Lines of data
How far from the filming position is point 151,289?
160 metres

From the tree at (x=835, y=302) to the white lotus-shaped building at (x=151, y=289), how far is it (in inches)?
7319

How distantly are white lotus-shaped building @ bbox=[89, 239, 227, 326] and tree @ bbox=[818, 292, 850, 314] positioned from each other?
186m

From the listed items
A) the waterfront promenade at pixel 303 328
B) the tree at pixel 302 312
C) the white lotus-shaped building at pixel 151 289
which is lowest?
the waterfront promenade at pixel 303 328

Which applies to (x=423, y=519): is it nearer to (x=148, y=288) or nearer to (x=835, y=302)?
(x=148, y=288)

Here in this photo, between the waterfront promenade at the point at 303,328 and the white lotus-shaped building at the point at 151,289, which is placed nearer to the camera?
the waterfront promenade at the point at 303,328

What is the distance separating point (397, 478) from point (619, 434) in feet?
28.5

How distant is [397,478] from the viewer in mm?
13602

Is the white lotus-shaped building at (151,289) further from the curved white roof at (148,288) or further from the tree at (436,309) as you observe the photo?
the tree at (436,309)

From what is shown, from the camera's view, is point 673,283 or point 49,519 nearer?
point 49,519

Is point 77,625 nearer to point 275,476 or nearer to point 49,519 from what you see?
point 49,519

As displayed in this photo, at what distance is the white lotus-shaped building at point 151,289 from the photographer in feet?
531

* TO DO: Please copy the listing word for word, from the line containing "Is the white lotus-shaped building at (151,289)" through the end of the listing.

* SOLUTION TO THIS PROBLEM:
Is the white lotus-shaped building at (151,289) further from the curved white roof at (148,288) or further from the tree at (436,309) as you observe the photo?
the tree at (436,309)

From what is shown, from the camera's view, is point 673,283 or point 49,519 nearer?
point 49,519

Is point 77,625 nearer to point 275,476 or nearer to point 49,519 from what you see?
point 49,519

As displayed in this photo, at what distance is the white lotus-shaped building at point 151,289 from the photographer in feet?
531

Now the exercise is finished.